Kelahiran seorang bayi adalah satu anugrah dan semua orang menyambutnya dengan senyum dalam tangisan bayi dan jerit sakit bahagia si ibu ketika melahirkan, semua bahagia, semua kerabat berucap selamat, anugrah itu sudah sewajarnya untuk disyukuri ketika kelahiran itu direncanakan dengan spacing yang tepat dan jumlah anak yang ideal, sebaliknya bila kelahiran itu terlalu sering maka akan dianggap hal yang biasa, jumlah anak dianggap sebagai takdir, resiko melahirkan karena usia dan sering melahirkan tak terpikirkan, proses melahirkan hanya bersandar dari Askeskin, SKTM, atau dengan PKH, kondisi tersebut dapat menimbulkan permasalahan sosial, beban bagi dirinya dan tentu bagi pemerintah.
Dengan seringnya melahirkan, setiap kelahiran akan menjadi resiko tinggi dan kecenderungannya berakibat pada kematian bayi dan ibu pun cukup tinggi, meraka tidak menyadari akan akibatnya, mereka hanya beranggapan bahwa, tidak semata-mata Tuhan menurunkan umatnya kemuka bumi kecuali dengan rizkinya, bagi kaum konservatif melahirkan pomeo “banyak anak banyak rizki”, anggapan yang tidak logis, karena tidak semua anugrah Tuhan berikan kecuali dengan usahanya, dan mereka tidak berfikir bahwa setiap lahir seorang bayi akan diikuti dengan berbagai persoalan yang harus dihadapi, mulai dari kesehatannya sampai pada pendidikannya itu satu realita yang tidak bisa dihindari, bagaimana asupan gizinya juga bagaimana membentuk karakter sejak dini untuk menjadi sumber daya manusia yang potensial.

Instruksi Tertulis 1: Ringkas paragraf yang diawali "Dengan seringnya melahirkan" dalam kutipan teks di atas menjadi daftar poin yang tetap memuat fakta-fakta utamanya.

Sebuah blok data

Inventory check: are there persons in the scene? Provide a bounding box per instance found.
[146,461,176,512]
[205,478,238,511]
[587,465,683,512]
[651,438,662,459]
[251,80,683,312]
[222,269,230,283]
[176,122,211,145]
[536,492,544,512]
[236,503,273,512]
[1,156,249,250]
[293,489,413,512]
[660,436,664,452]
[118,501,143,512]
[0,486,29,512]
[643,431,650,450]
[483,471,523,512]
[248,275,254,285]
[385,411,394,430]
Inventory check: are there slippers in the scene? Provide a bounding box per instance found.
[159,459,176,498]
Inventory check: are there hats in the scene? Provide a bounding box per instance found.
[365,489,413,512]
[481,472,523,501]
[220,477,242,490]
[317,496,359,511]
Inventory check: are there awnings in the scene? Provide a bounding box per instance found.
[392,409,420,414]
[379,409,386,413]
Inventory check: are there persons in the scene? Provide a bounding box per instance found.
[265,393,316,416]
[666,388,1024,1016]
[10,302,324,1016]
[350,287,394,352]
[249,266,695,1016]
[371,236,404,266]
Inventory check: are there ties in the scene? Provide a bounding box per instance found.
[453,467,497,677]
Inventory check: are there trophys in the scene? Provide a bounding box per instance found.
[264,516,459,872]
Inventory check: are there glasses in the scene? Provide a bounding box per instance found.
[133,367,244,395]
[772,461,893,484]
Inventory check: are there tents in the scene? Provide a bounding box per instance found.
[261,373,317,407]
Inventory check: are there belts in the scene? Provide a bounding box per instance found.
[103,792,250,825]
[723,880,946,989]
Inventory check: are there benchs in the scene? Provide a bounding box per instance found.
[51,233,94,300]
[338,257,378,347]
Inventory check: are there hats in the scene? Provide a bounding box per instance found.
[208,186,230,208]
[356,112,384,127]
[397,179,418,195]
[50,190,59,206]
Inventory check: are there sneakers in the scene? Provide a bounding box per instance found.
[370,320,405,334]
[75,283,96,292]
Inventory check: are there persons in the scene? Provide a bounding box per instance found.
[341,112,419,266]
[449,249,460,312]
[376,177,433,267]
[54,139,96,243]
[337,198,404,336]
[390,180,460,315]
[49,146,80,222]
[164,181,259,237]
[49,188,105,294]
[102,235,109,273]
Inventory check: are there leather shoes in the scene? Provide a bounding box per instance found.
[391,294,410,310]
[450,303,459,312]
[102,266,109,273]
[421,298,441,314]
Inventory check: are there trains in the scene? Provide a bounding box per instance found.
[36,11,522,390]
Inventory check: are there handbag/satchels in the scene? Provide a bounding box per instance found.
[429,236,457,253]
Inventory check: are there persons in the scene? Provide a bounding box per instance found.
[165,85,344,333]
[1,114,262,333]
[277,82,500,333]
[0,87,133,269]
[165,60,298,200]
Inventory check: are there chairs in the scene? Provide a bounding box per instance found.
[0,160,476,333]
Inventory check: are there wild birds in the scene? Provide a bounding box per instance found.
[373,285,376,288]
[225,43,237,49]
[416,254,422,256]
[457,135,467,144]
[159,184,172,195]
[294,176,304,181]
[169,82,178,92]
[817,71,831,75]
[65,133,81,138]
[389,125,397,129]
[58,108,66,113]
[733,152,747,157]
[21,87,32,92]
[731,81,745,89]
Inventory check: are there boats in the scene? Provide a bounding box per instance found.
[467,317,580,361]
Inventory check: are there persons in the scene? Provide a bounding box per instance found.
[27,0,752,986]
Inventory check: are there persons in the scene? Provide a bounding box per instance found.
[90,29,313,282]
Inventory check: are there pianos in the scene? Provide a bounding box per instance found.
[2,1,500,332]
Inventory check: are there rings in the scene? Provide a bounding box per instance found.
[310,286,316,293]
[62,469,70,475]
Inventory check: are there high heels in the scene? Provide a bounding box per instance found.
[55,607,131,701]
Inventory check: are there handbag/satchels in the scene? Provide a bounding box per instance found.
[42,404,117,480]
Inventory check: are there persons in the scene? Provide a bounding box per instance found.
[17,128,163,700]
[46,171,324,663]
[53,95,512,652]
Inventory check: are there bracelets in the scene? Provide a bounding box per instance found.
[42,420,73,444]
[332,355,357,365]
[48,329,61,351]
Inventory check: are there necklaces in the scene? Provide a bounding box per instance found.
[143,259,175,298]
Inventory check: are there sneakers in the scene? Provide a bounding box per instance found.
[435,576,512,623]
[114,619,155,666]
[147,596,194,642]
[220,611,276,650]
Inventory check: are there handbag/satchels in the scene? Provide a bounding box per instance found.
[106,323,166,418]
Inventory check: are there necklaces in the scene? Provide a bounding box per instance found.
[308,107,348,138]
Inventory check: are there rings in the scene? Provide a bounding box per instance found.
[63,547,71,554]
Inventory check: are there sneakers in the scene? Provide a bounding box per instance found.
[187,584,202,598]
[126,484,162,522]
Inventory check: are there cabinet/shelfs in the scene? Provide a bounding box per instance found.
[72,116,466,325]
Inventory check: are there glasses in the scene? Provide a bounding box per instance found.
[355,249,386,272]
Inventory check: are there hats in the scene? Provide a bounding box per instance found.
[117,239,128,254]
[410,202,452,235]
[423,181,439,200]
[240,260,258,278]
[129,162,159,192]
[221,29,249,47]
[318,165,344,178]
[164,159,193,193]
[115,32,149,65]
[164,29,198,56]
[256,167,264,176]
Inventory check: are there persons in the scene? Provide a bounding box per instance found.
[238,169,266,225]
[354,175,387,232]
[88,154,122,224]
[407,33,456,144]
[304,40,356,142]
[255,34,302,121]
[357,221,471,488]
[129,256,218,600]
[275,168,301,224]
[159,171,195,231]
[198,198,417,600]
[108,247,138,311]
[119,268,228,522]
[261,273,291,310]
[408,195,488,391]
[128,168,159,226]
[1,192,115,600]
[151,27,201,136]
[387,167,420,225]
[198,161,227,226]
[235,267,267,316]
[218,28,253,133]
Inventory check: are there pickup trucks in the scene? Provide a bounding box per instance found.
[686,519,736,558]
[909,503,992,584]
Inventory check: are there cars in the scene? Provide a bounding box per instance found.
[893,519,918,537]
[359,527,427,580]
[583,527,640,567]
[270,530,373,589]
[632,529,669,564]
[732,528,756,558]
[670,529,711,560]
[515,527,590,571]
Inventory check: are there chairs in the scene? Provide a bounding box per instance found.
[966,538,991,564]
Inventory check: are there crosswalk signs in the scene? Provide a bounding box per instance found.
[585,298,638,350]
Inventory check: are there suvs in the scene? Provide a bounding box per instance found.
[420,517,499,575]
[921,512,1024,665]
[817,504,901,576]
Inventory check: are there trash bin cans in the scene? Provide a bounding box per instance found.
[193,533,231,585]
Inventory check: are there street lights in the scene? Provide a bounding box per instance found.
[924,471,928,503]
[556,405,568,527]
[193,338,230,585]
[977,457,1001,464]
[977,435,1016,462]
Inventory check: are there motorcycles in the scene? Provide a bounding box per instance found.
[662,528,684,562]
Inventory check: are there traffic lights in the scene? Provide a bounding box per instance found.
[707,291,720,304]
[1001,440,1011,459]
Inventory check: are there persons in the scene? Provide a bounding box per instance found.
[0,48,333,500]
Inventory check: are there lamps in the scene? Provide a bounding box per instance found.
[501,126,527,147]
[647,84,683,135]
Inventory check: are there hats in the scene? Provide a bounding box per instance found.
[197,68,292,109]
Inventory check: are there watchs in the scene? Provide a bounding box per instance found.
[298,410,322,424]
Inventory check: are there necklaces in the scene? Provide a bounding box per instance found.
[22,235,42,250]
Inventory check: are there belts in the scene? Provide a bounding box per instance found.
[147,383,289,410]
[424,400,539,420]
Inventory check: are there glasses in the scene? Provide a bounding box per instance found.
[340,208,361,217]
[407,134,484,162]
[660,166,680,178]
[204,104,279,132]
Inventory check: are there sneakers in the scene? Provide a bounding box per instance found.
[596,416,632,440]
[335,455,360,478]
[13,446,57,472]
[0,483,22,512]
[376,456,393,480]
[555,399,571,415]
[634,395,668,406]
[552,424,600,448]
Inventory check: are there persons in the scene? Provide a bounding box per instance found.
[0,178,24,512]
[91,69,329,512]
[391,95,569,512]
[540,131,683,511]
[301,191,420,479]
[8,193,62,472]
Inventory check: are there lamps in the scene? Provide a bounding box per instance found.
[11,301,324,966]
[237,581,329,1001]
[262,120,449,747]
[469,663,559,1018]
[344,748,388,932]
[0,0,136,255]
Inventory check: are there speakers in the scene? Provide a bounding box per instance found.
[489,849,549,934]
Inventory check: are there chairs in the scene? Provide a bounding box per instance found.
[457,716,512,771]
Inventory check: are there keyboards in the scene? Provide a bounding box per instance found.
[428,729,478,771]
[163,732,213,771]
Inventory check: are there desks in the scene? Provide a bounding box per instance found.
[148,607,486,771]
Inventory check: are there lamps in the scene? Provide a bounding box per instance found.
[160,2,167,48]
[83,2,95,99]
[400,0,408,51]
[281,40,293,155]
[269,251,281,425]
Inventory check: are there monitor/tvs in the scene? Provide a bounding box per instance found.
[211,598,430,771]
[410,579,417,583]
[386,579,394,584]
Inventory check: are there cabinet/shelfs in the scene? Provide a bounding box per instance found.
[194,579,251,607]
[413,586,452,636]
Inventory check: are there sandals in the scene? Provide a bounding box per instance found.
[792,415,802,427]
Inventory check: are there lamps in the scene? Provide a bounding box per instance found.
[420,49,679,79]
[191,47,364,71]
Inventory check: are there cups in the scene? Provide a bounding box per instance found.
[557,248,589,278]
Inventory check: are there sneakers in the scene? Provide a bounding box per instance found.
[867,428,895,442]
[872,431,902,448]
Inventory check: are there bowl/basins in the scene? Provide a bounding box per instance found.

Instruksi Tertulis 2: Pada baris-baris data di atas, tukar "Inventory check" dengan "Stock check" di semua baris mulai dari baris yang memuat "Inventory check: are there keyboards" sampai baris yang memuat "[386,579,394,584]". Tuliskan kembali hanya baris-baris itu tanpa perubahan lain.

Keluaran yang Diharapkan 1:
- Melahirkan terlalu sering membuat setiap kelahiran berisiko tinggi, dan kecenderungan kematian bayi dan ibu pun cukup tinggi.
- Mereka tidak menyadari akibatnya dan beranggapan bahwa Tuhan tidak menurunkan umatnya ke muka bumi kecuali dengan rizkinya.
- Kaum konservatif melahirkan pomeo "banyak anak banyak rizki". Anggapan ini disebut tidak logis karena anugrah Tuhan diberikan bersama usahanya.
- Setiap kelahiran bayi diikuti berbagai persoalan, mulai dari kesehatan sampai pendidikan, dan ini adalah realita yang tidak bisa dihindari.
- Persoalan itu juga mencakup asupan gizi serta pembentukan karakter sejak dini agar anak menjadi sumber daya manusia yang potensial.

Keluaran yang Diharapkan 2:
Stock check: are there keyboards in the scene? Provide a bounding box per instance found.
[428,729,478,771]
[163,732,213,771]
Stock check: are there desks in the scene? Provide a bounding box per instance found.
[148,607,486,771]
Stock check: are there lamps in the scene? Provide a bounding box per instance found.
[160,2,167,48]
[83,2,95,99]
[400,0,408,51]
[281,40,293,155]
[269,251,281,425]
Stock check: are there monitor/tvs in the scene? Provide a bounding box per instance found.
[211,598,430,771]
[410,579,417,583]
[386,579,394,584]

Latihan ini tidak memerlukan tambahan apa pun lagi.